DESCRIPTION OF THE TASK
The answer must be an exact copy of the records, with every picture removed.

DATA TO EXAMINE
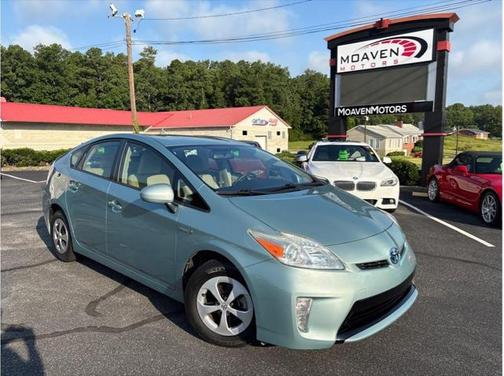 2013 Toyota Prius One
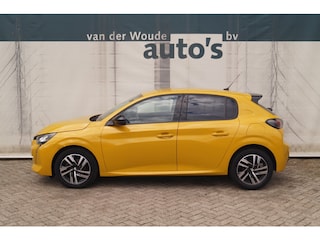 Peugeot 208 1.2 PureTech 130pk Automaat Allure Pack -ECC-CAM-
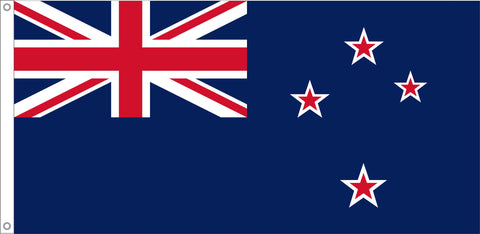 New Zealand Supporters Flag. RSA Member Special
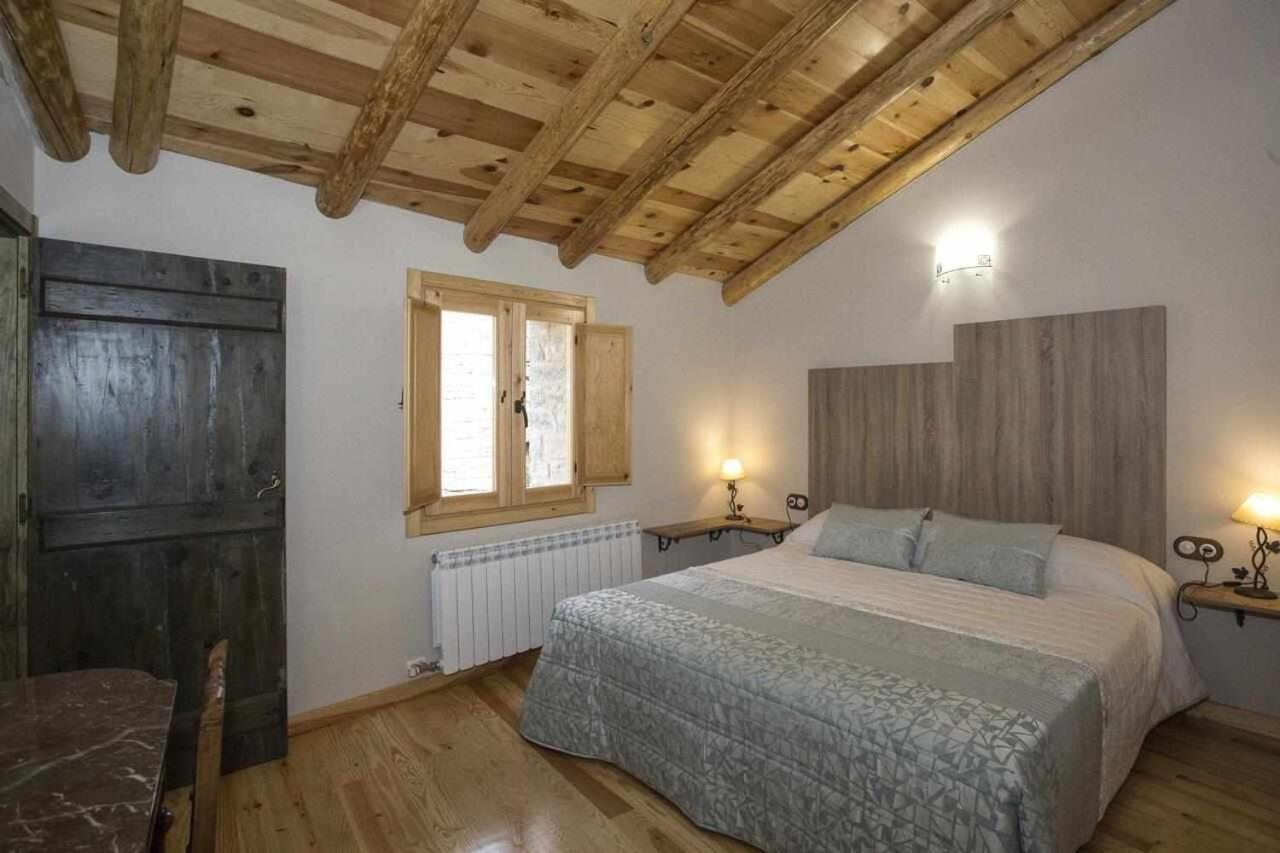 Casa Rural La Masadria Mondot Eksteriør bilde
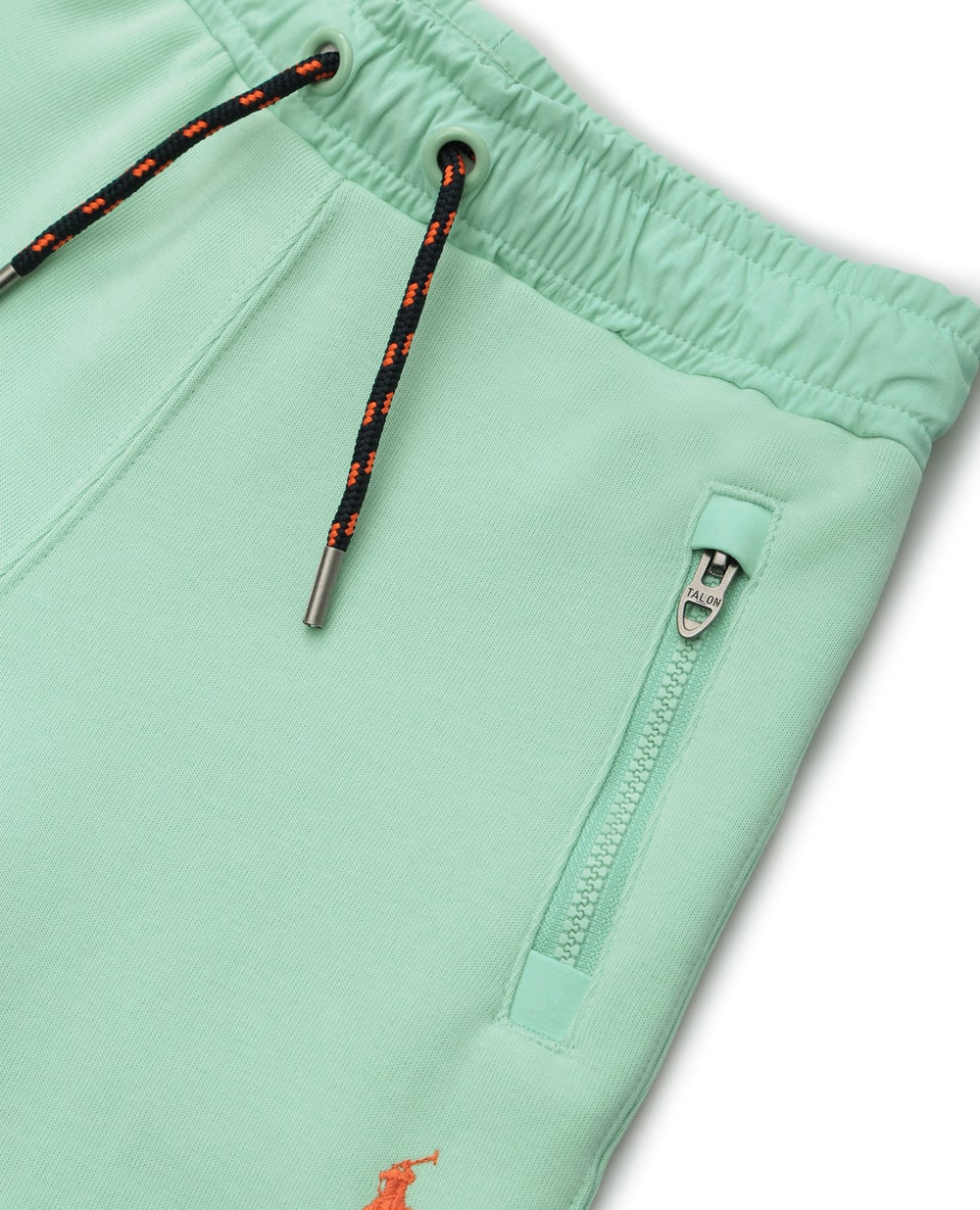 Детские спортивные брюки Polo Ralph Lauren Kids 322861447001, мятный цвет • Купить в интернет-магазине Kameron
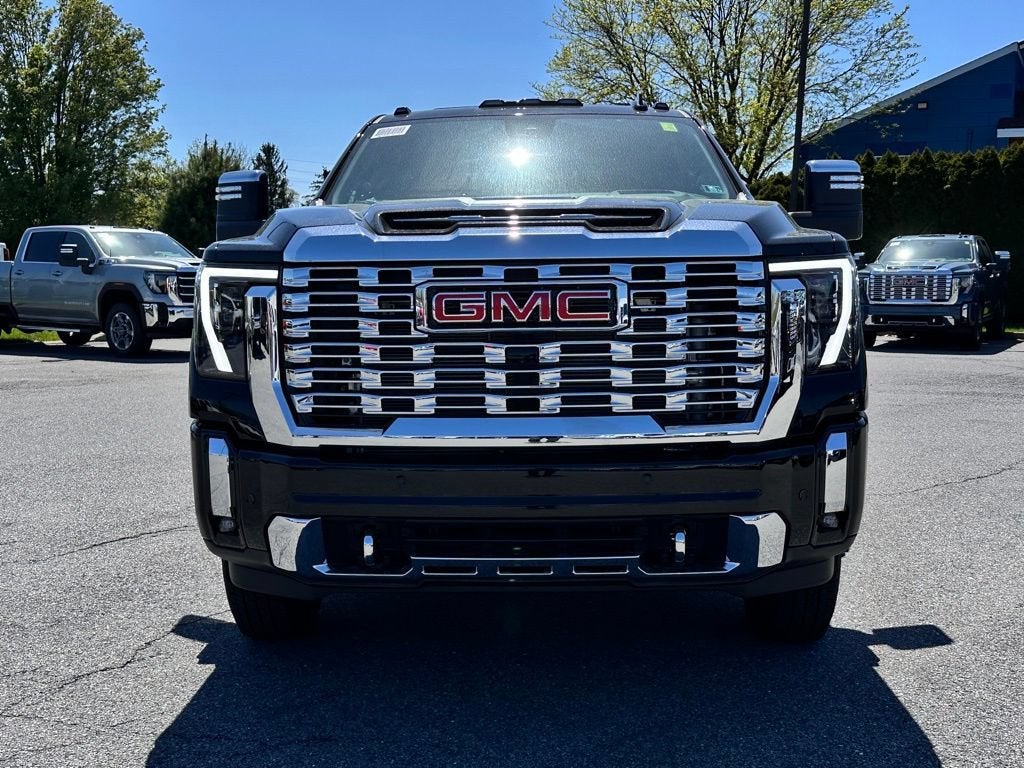 2026 GMC Sierra 3500 HD Denali DRW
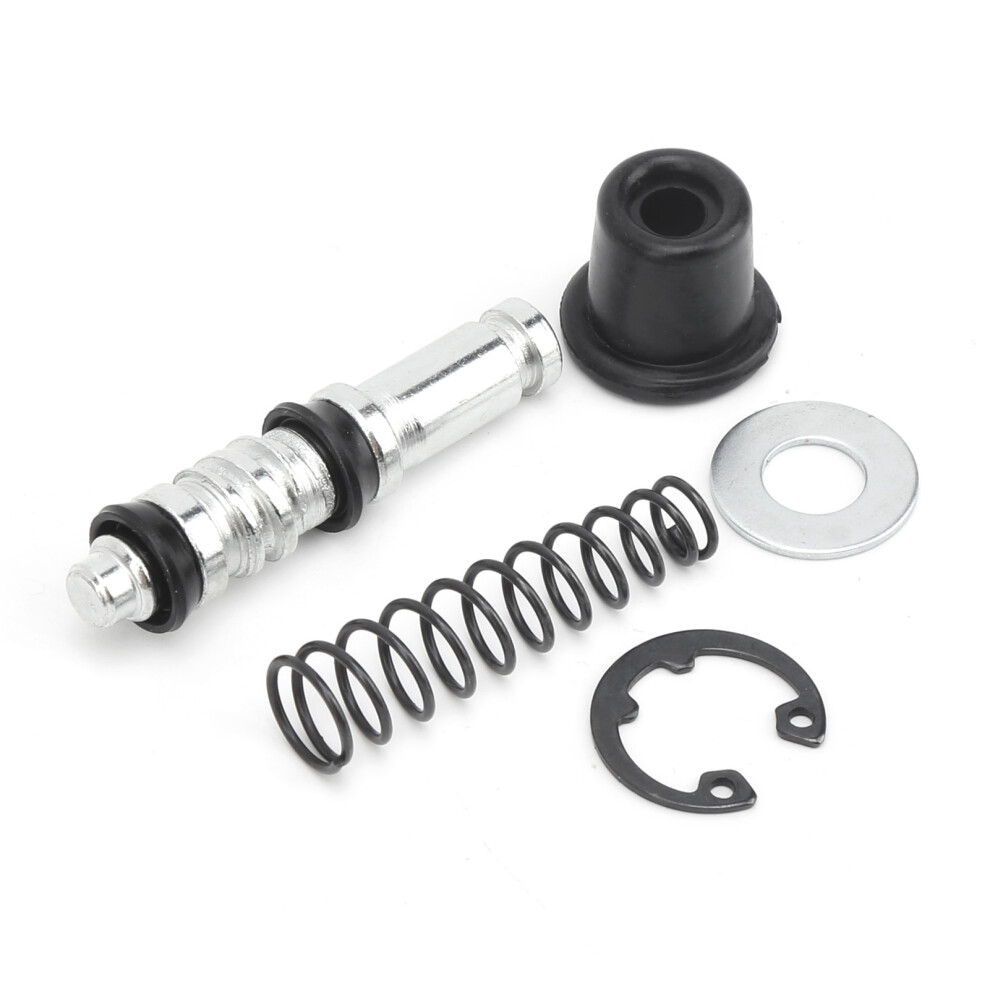 Motorcycle Clutch Brake Pump Piston Plunger Repair Kit 11Mm For Scooters 3701359355601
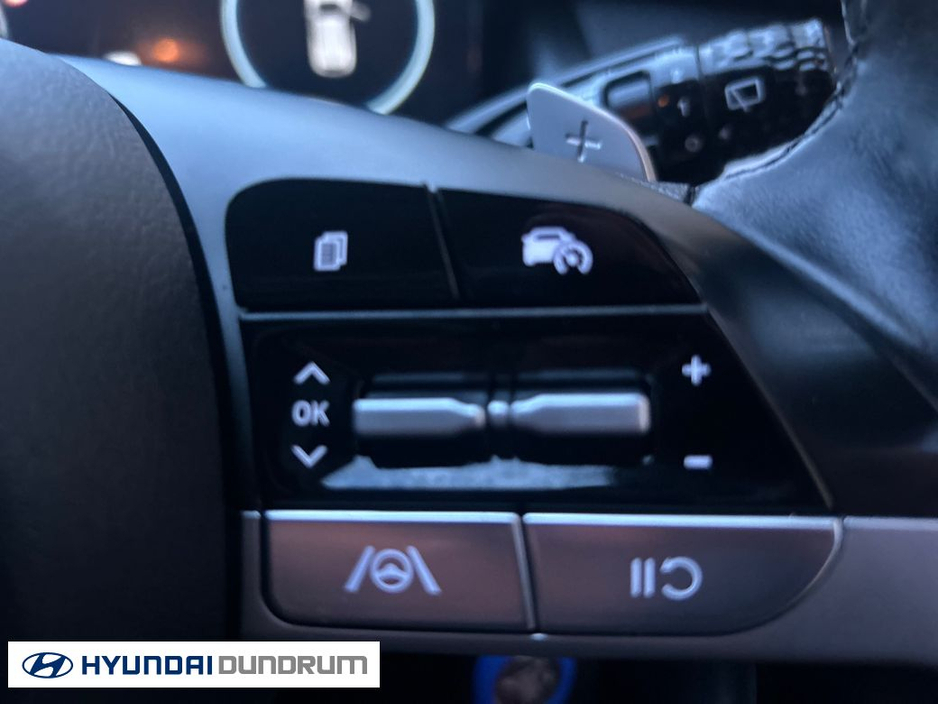 2024 Hyundai Tucson Exeecutive HEV 5DR Auto €38,950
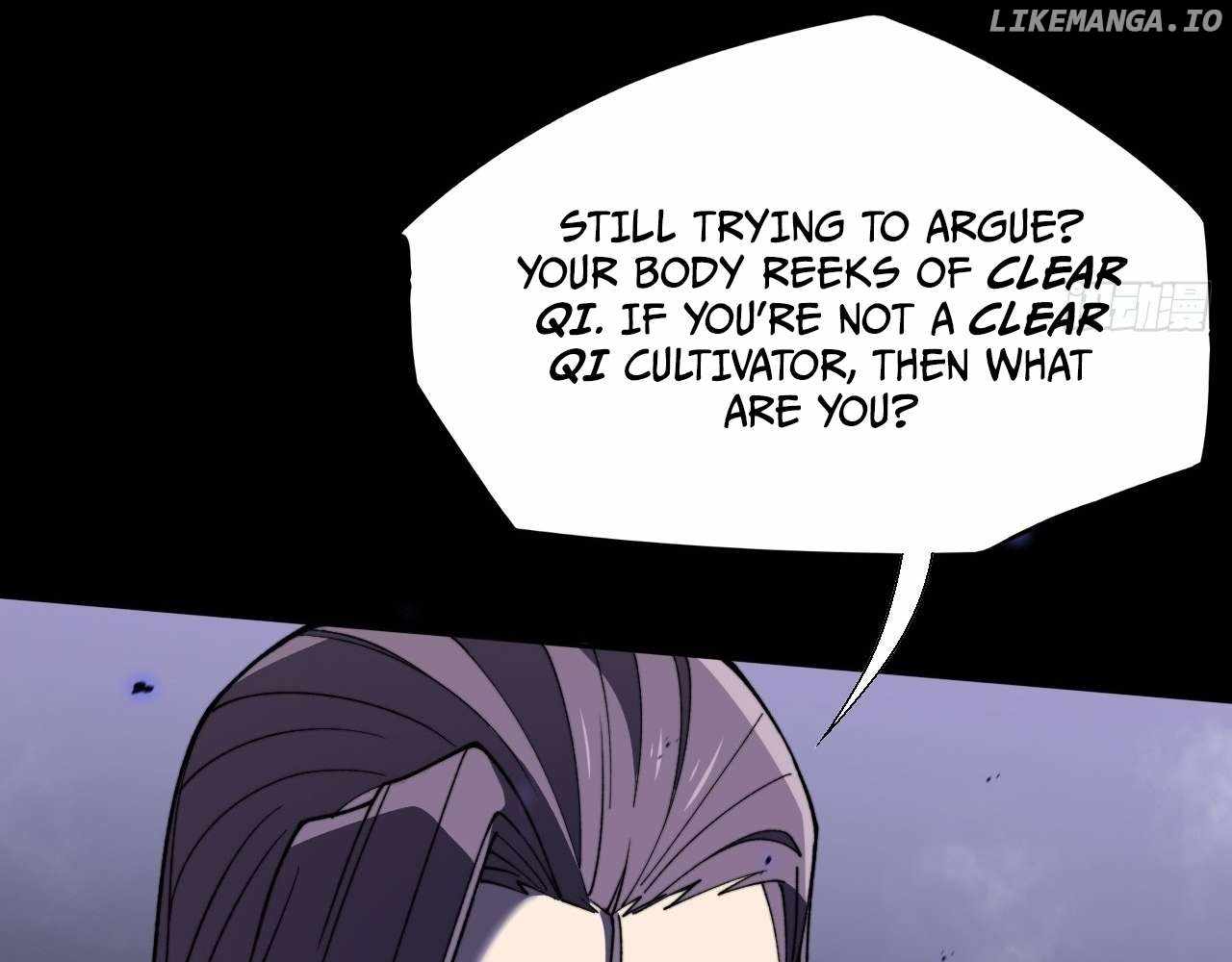 SINISTER IMMORTAL PATH Chapter 15 page 14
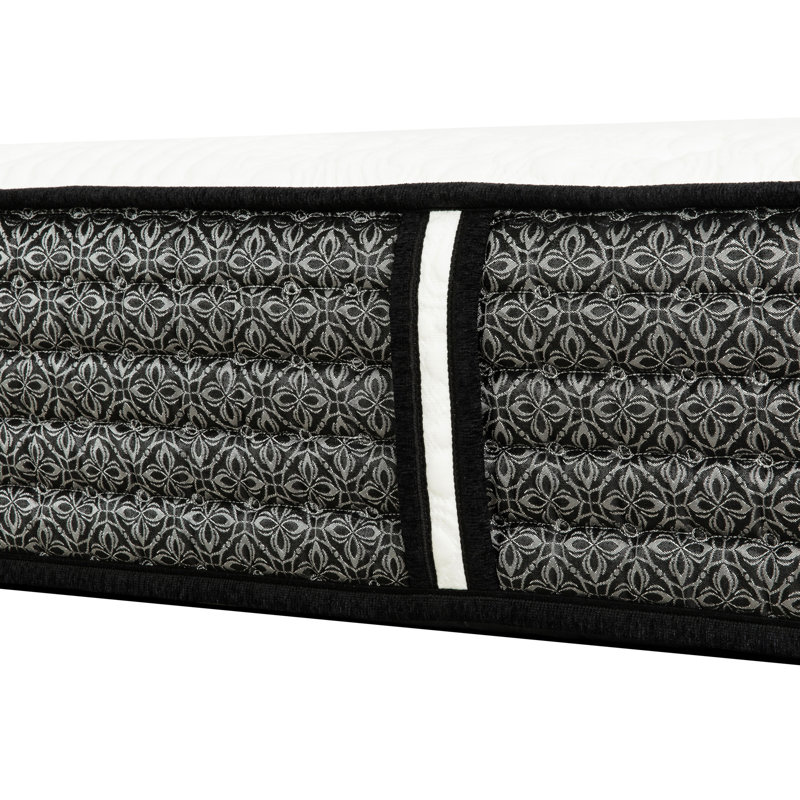 King Size Bed Mattress - 12 In. With Gel Foam For Better Rest Mattress, In., Memory And Motion Absorption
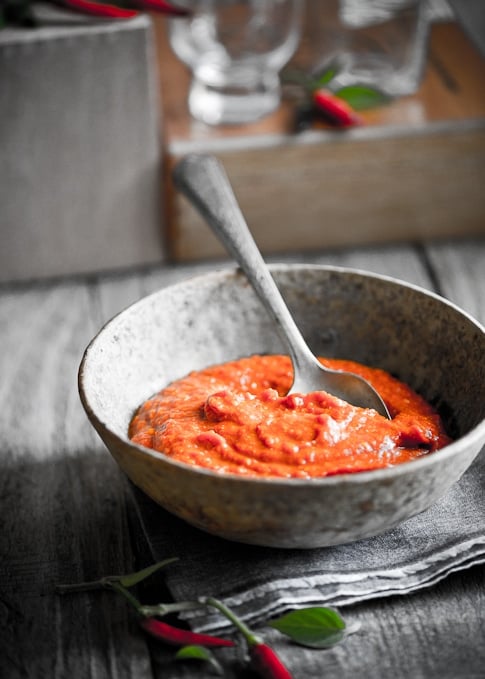 Best Hot Sauce Recipe | Chili Garlic Hot Sauce Recipe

SOLUTION FOR THIS TASK
 2013 Toyota Prius One
 Peugeot 208 1.2 PureTech 130pk Automaat Allure Pack -ECC-CAM-
 New Zealand Supporters Flag. RSA Member Special
 Casa Rural La Masadria Mondot Eksteriør bilde
 Детские спортивные брюки Polo Ralph Lauren Kids 322861447001, мятный цвет • Купить в интернет-магазине Kameron
 2026 GMC Sierra 3500 HD Denali DRW
 Motorcycle Clutch Brake Pump Piston Plunger Repair Kit 11Mm For Scooters 3701359355601
 2024 Hyundai Tucson Exeecutive HEV 5DR Auto €38,950
 SINISTER IMMORTAL PATH Chapter 15 page 14
 King Size Bed Mattress - 12 In. With Gel Foam For Better Rest Mattress, In., Memory And Motion Absorption
 Best Hot Sauce Recipe | Chili Garlic Hot Sauce Recipe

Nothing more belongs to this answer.